# Valence vs conduction band

• aaaa202
In summary, the electrons in the valence band cannot move due to the Pauli exclusion principle, but vacancies known as "holes" can move within the band. This is why we have p-doped semiconductors where holes are the majority charge carriers. In solid state theory, we use Bloch states to build up a convenient basis for the many particle hamiltonian. The superposition of these states is relevant for single electrons, but for systems containing many electrons, we use antisymmetrized Slater determinants. The symmetry in the motion of electrons in the valence band arises from the periodicity of Bloch functions and the effect of an electric field. In a full band, all states change q at equal path,

#### aaaa202

Why can't electrons move inside the valence band? Is that the Pauli exclusion principle - and is it true that the electrons can't move even when the valence band is only partially filled?

aaaa202 said:
Why can't electrons move inside the valence band? Is that the Pauli exclusion principle

Yes.

- and is it true that the electrons can't move even when the valence band is only partially filled?

No, it is not true. When it is partially filled, then you have vacancies. These vacancies can move. We call them "holes". We simplify the treatment and description of the valence band by "renormalizing" the background electron charges and consider these holes to be positively-charged particles, and the move upon application of a field.

That's why you have p-doped semiconductors. These are semiconductors which holes as the majority charge carrier. These holes reside in the valence band.

Zz.

Okay I thought it might be the Pauli exlusion principle. So each band has only a finite number of energy and when all these are filled the electrons cannot move unless the next band is close.
But I must admit that there is one thing I really don't understand about all this. We are using the eigenstates to determine which states an electron can occupy. But this is quantum mechanics! Superposition of eigenstates are possible state to leading to almost infinite combinations of possible states. Why are these not relevant for solid state theory? I think I am misunderstanding something completely.

Looking at it from another angle, electrons in the valence band can always move. However, electrons near the top of the valence band move in the opposite direction to electrons near the bottom of the valence band, so that in a full band no net current arises.

aaaa202 said:
Okay I thought it might be the Pauli exlusion principle. So each band has only a finite number of energy and when all these are filled the electrons cannot move unless the next band is close.
But I must admit that there is one thing I really don't understand about all this. We are using the eigenstates to determine which states an electron can occupy. But this is quantum mechanics! Superposition of eigenstates are possible state to leading to almost infinite combinations of possible states. Why are these not relevant for solid state theory? I think I am misunderstanding something completely.
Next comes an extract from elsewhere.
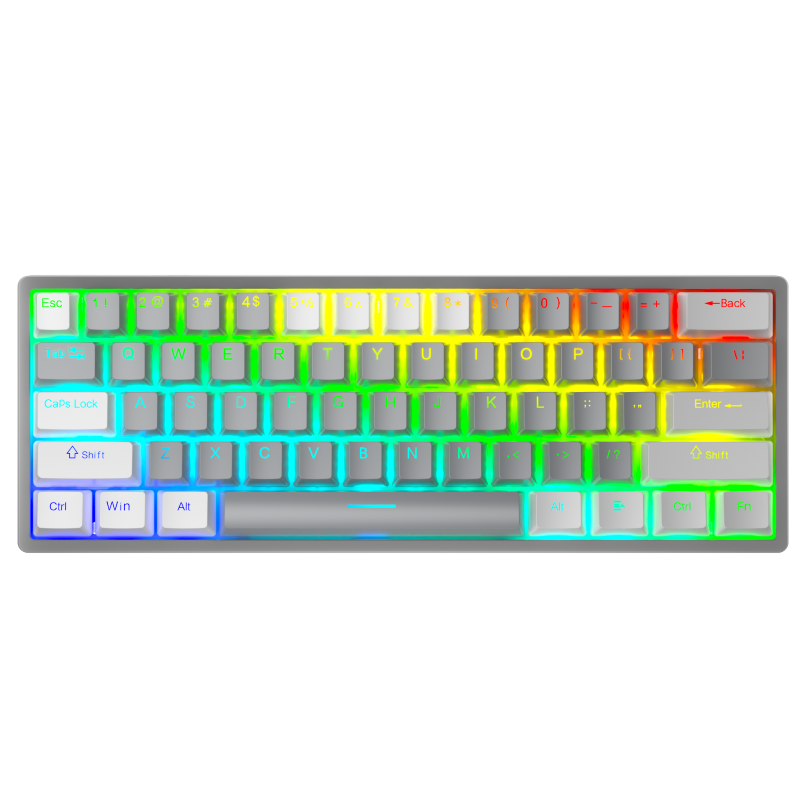AULA F3261 Wired keyboard Blue switch Price in Pakistan
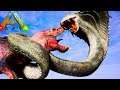 This NEW Giant Snake MONSTER Is INSANE! Part 14 - Ark Survival Evolved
You have to distinguish between eigenstates of a one particle hamiltonian and eigenstates of a many particle hamiltonian. If you consider but a single electron, all these superpositions of Bloch states are relevant. However in solid state theory, we are interested in systems containing many electrons.
There we use the Bloch one electron states only to build up a convenient basis for the many particle hamiltonian, e.g. via antisymmetrized Slater determinants.

DrDu said:
Looking at it from another angle, electrons in the valence band can always move. However, electrons near the top of the valence band move in the opposite direction to electrons near the bottom of the valence band, so that in a full band no net current arises.
How does this symmetry arise? Why most the electrons move so as to cancel out any net current?
You have to distinguish between eigenstates of a one particle hamiltonian and eigenstates of a many particle hamiltonian. If you consider but a single electron, all these superpositions of Bloch states are relevant. However in solid state theory, we are interested in systems containing many electrons.
There we use the Bloch one electron states only to build up a convenient basis for the many particle hamiltonian, e.g. via antisymmetrized Slater determinants.
The problem is not that I don't know how to distinguish between them. The problem is the whole statistical approach where it only seems that the eigenstates are relevant for the statistics when in reality there exists an infinite amount of superpositions of eigenstates for the many particle Hamiltonian, which the many-particle system could be in. https://www.physicsforums.com/showthread.php?t=715106
I have tried to adress the problem here but so far the answers have not been very convincing.

aaaa202 said:
How does this symmetry arise? Why most the electrons move so as to cancel out any net current?

If you look at Bloch functions, ##\exp(iqx) u_q(x)##, the cell periodic part ##u_q## is a solution of a Schroedinger equation with ##H=(p+q)^2 +V(x)##. If you apply an electric field E it can be included via a vector potential ##A=iEt## (don't ask me about signs and prefactors), so the effect of the field is just that of a q with a linear time dependence.
Hence all the ## u_q## will wander parallel to each other through the Brillouin zone. This motion is periodic as ##u_(q+K)=u_q##. In a full band, the states for every possible q is filled and this won't change all states change q at equal path.